Evdeki gizli ebeveyn ve uyumlu çocuk
Bazen tüm limitlerinize kadar zorlanmış anneliğinizin, minik direnişçiniz karşısında çok yetersiz kaldığını hissediyor musunuz? Yedirirken, giydirirken ya da ne bileyim uykuya yatırırken misal.
Hatta anneanne ya da babaanne, yani bakım verme işine son alyuvarına kadar angaje olmuş kadın da yetmiyor böyle bir zamanda.
Spermini vermiş, çocuk bakımının gerisini karısına kakmış erkekten bahsetmiyorsak, bazen tam da ofise kaptırılmış ilgili baba lazım oluyor eve.
Çünkü o bir şeyi farklı yapıyor: Oyuncu olabiliyor!
Yapılacak işler altında ezildiğinden, evdeki 100 işe bölünüp sabrı tükendiğinden, ihtiyaç ve gereklilik odaklı oluyor kadın. Tam da çocuğun nefret ettiği şeye dönüşüyor birden…
Empatik olamayan, fazla yönlendirici ve analitik bir yaratık. Öyle ki iş dünyasında yönetici olarak karşımızda bulduğumuzda anında nefret edeceğimiz kadın yönetici oluveriyoruz farkına bile varmadan çocuklarımız karşısında.
Sonra da çocuğumuz sözümüzü dinlesin istiyoruz. Tüm çocukların kısıldıkları köşeden “Yok öğle yağma bayanlar” dediğini duyar gibi oluyorum.
Aslında otomatik pilotu, evdeki -mamız lazım’cı kadın yerine oyuncu kadın devralabilse sorun hemen çözülecek. Gündelik yaşamın hızından unutuyoruz ama oyun evde sözü en çok dinlenen ebeveyn.
Bizim evde de durum farklı değil: 3,5 yaşındaki kızımla hangi konuda zorlansam imdadıma oyun yetişiyor.
- Yemeğe gelmiyorsa, “Gökçe hemen gel, yoksa bilmemne izlemeymezsin” demek yaramıyor da, mutfak yerine onun odasında kuruluveren piknik lokma lokma iniyor boğazından.

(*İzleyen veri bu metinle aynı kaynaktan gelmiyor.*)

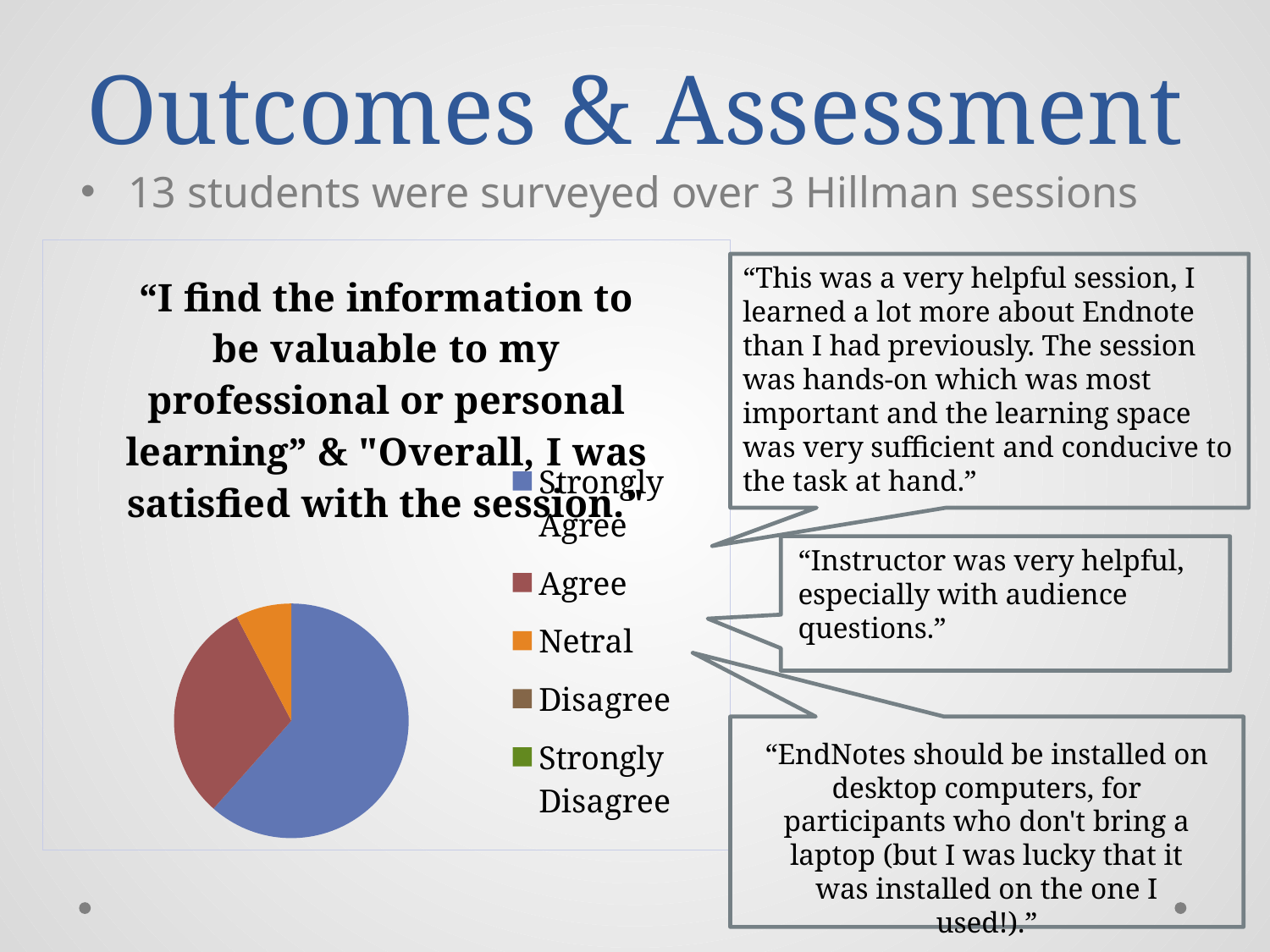
Which response category has the largest slice of the pie chart? Strongly Agree Which is larger in the pie chart, the Strongly Agree slice or the Agree slice? Strongly Agree Which is larger in the pie chart, the Agree slice or the Netral slice? Agree Of the three visible slices in the pie chart, which response category has the smallest slice? Netral How many entries does the legend of the pie chart list? 5 What kind of chart is shown on the slide? pie chart Which legend entry in the pie chart is shown in orange? Netral How many slices are visible in the pie chart? 3 What colour is the Strongly Agree slice in the pie chart? blue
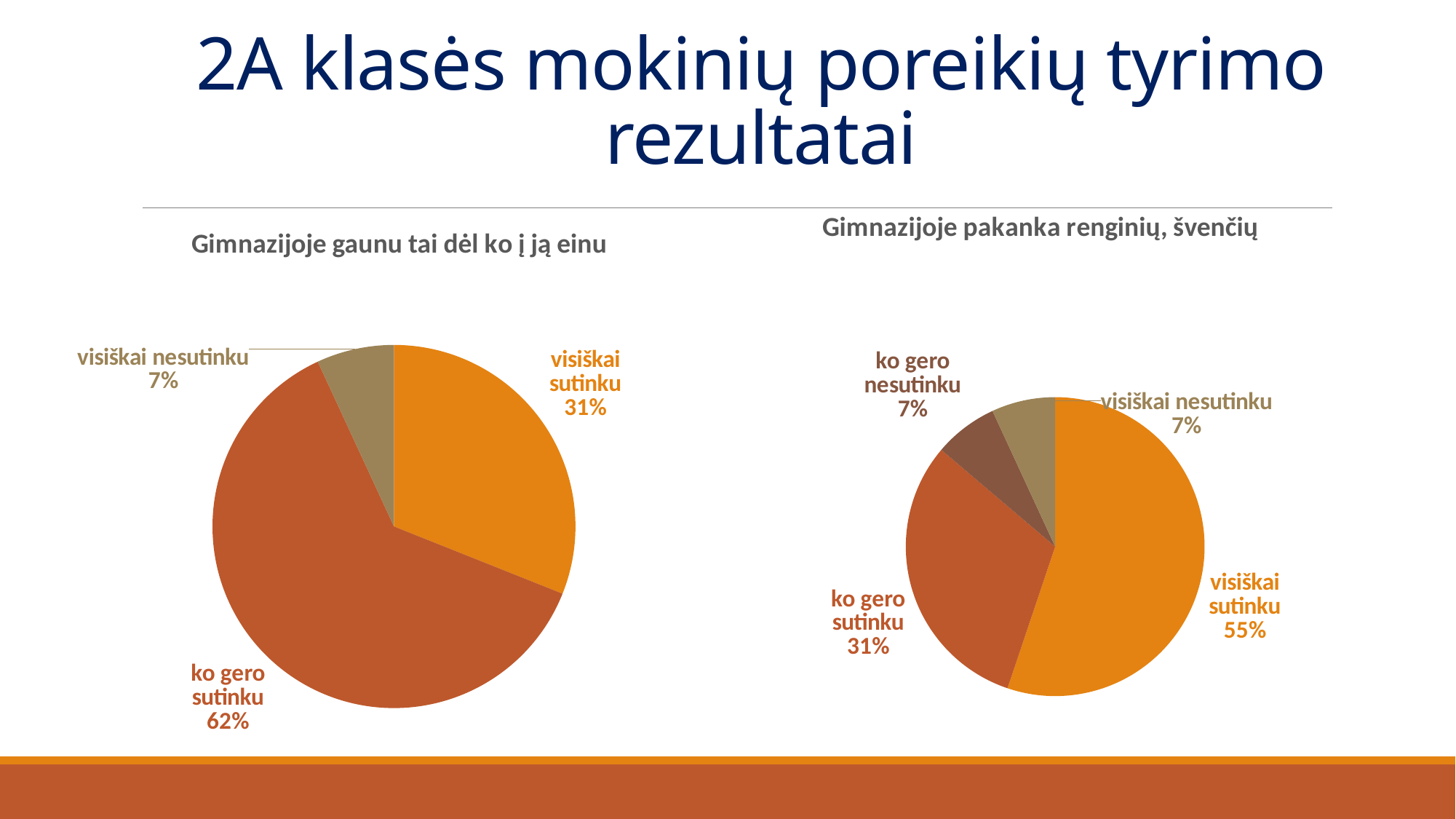
In the chart titled "Gimnazijoje gaunu tai dėl ko į ją einu", how many slices does the pie have? 3 In the chart titled "Gimnazijoje gaunu tai dėl ko į ją einu", what share is labelled for "ko gero sutinku"? 62% In the chart titled "Gimnazijoje gaunu tai dėl ko į ją einu", what share is labelled for "visiškai sutinku"? 31% In the chart titled "Gimnazijoje pakanka renginių, švenčių", which category has the largest slice? visiškai sutinku In the chart titled "Gimnazijoje gaunu tai dėl ko į ją einu", which category has the smallest slice? visiškai nesutinku What type of chart is the chart titled "Gimnazijoje pakanka renginių, švenčių"? Pie chart In the chart titled "Gimnazijoje pakanka renginių, švenčių", which is larger: "visiškai sutinku" or "ko gero sutinku"? visiškai sutinku In the chart titled "Gimnazijoje gaunu tai dėl ko į ją einu", which category has the largest slice? ko gero sutinku In the chart titled "Gimnazijoje gaunu tai dėl ko į ją einu", what is the difference in percentage points between "ko gero sutinku" and "visiškai sutinku"? 31 In the chart titled "Gimnazijoje pakanka renginių, švenčių", what share is labelled for "ko gero sutinku"? 31% In the chart titled "Gimnazijoje pakanka renginių, švenčių", how many slices does the pie have? 4 In the chart titled "Gimnazijoje pakanka renginių, švenčių", what share is labelled for "visiškai sutinku"? 55%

- Ya da diyelim dışarı çıkacağız, ama o bir türlü toparlanamıyor. Hadi gelsin oyun, çok acil bir toplantıya hazırlanalım.

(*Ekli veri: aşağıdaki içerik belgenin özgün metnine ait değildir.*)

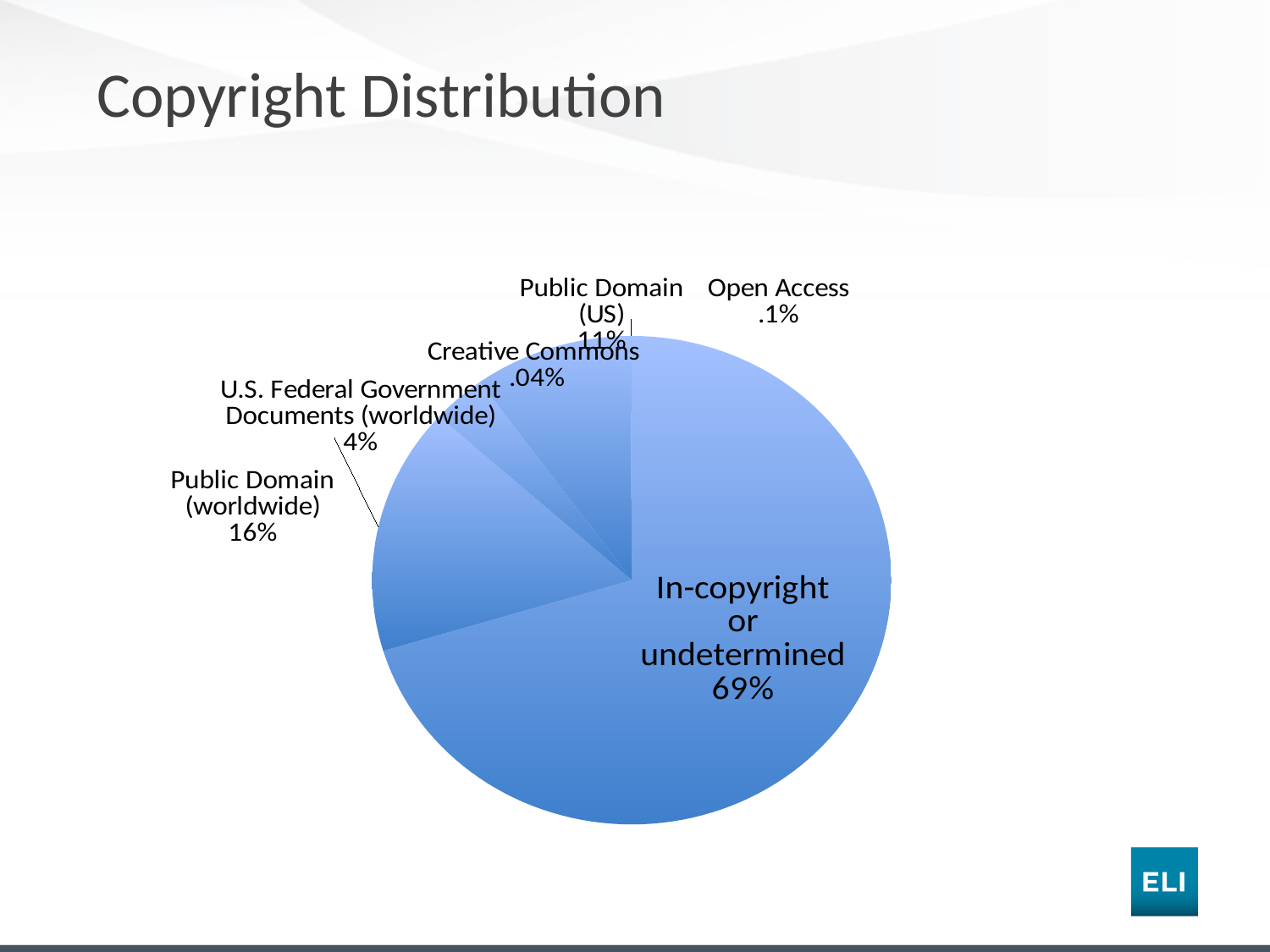
What share of the pie is Creative Commons? .04% What kind of chart is shown on the slide? pie chart How many slices does the pie chart have? 6 Which category has the largest slice of the pie? In-copyright or undetermined What share of the pie is U.S. Federal Government Documents (worldwide)? 4% What share of the pie is Open Access? .1% Which category has the smallest slice of the pie? Creative Commons What is the title of the chart? Copyright Distribution What is the difference in percentage points between Public Domain (worldwide) and Public Domain (US)? 5%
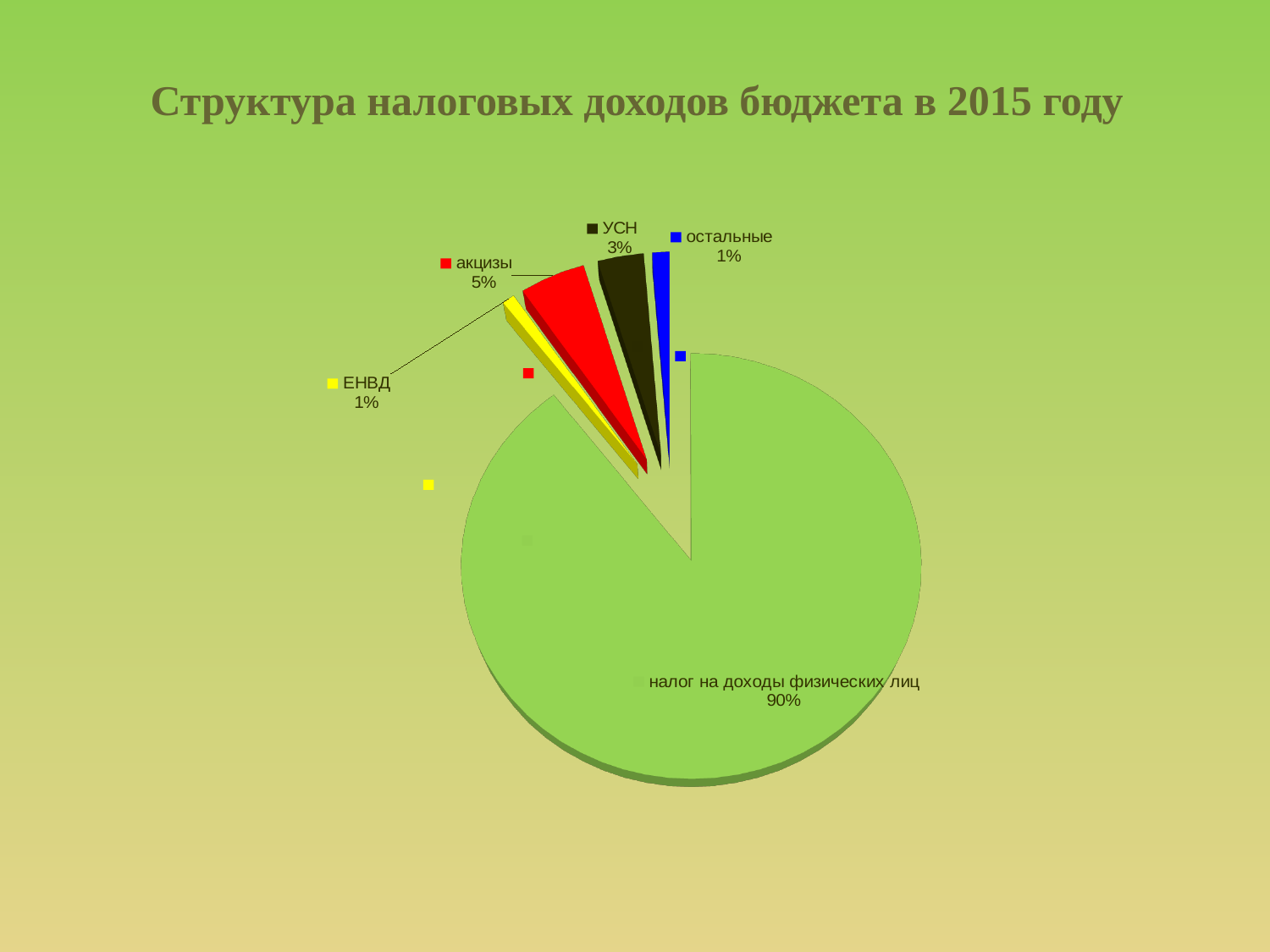
What is the difference between the share for акцизы and the share for УСН? 2% What share of the pie does ЕНВД represent? 1% Which is larger, the share for акцизы or the share for УСН? акцизы What kind of chart is shown on the slide? pie chart What is the title of the chart? Структура налоговых доходов бюджета в 2015 году What share of the pie does налог на доходы физических лиц represent? 90% What share of the pie does остальные represent? 1% Which category has the largest share of the pie? налог на доходы физических лиц What is the difference between the share for налог на доходы физических лиц and the share for акцизы? 85% How many categories are shown in the pie chart? 5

- Yatmıyor mu, sevdiği pelüş hayvanlarla yapacağımız pijama partisi ya da severek okuduğumuz Kırmızı Elma gibi sonu uykuyla biten bir kitabı dramatize etmek hemen kolaylıyor işimi.

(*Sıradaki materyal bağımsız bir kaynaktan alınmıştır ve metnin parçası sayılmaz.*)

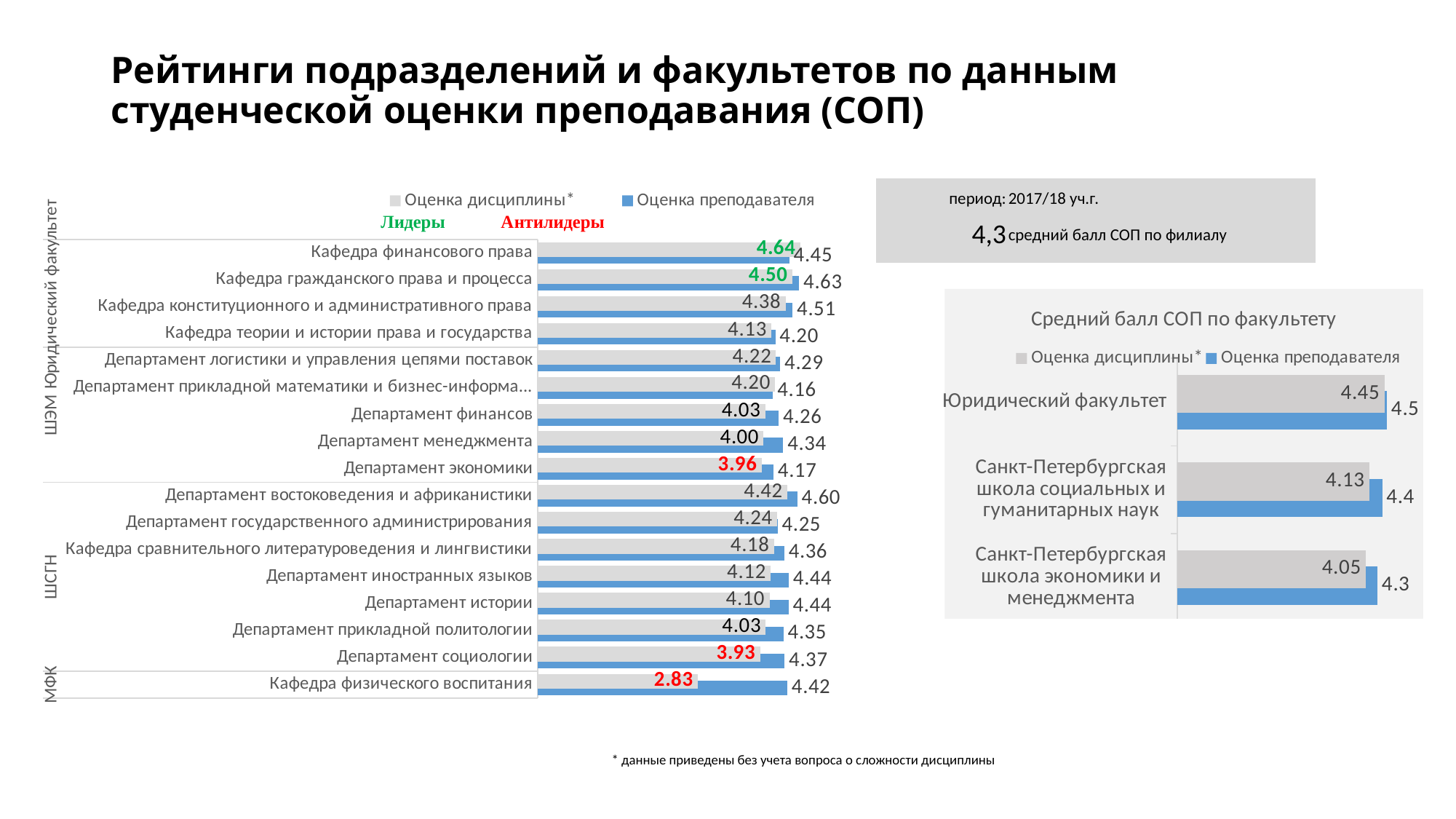
In the chart 'Средний балл СОП по факультету', what is the Оценка преподавателя value for Санкт-Петербургская школа социальных и гуманитарных наук? 4.4 In the chart 'Средний балл СОП по факультету', what is the difference between the Оценка дисциплины values for Юридический факультет and Санкт-Петербургская школа экономики и менеджмента? 0.40 In the left chart, which is larger for Департамент прикладной математики и бизнес-информатики: Оценка дисциплины or Оценка преподавателя? Оценка дисциплины In the left chart, which category has the highest Оценка дисциплины value? Кафедра финансового права In the chart 'Средний балл СОП по факультету', which faculty has the lowest Оценка дисциплины value? Санкт-Петербургская школа экономики и менеджмента What kind of chart is the chart titled 'Средний балл СОП по факультету'? Bar chart In the left chart, what is the Оценка дисциплины value for Кафедра физического воспитания? 2.83 How many categories are plotted in the left chart? 17 How many series does the legend of the left chart list? 2 In the left chart, what is the Оценка преподавателя value for Кафедра гражданского права и процесса? 4.63 In the left chart, what is the difference between the Оценка преподавателя and Оценка дисциплины values for Кафедра физического воспитания? 1.59 In the left chart, which category has the lowest Оценка дисциплины value? Кафедра физического воспитания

Zamanın bana baskı uyguladığı her şeyde, ama her şeyde böyle bu. Üstüne bir de oyunda kuvvetsiz, daha akılsız, beceriksiz olan taraf bensem, ilişki daha da pürüzsüzleşiyor.
Çocuğunuza Kulak Verin kitabında ne diyor Aletha Solter:
“Biz yetişkinler çocuklarımızın bizim dünyamıza uyum sağlamalarını ve bizim kurallarımıza göre hareket etmelerini bekleriz. Bir değişiklik yaparak biz onların hayal dünyasına girip oluşturdukları yapıda bir oyun arkadaşı olursak, onlara durumu kontrol etme, kendi kurallarını yaratma ve güç ve uzmanlık duygusu geliştirme şansı tanımış oluruz. “
Kontrol edebileceği koşullarda, kuralları değiştirebilen çocuklar, kendileri için sağaltıcı bir durum yaratmış olurlar.
Uyumlu çocuğu bundan daha iyi ne yaratabilir ki?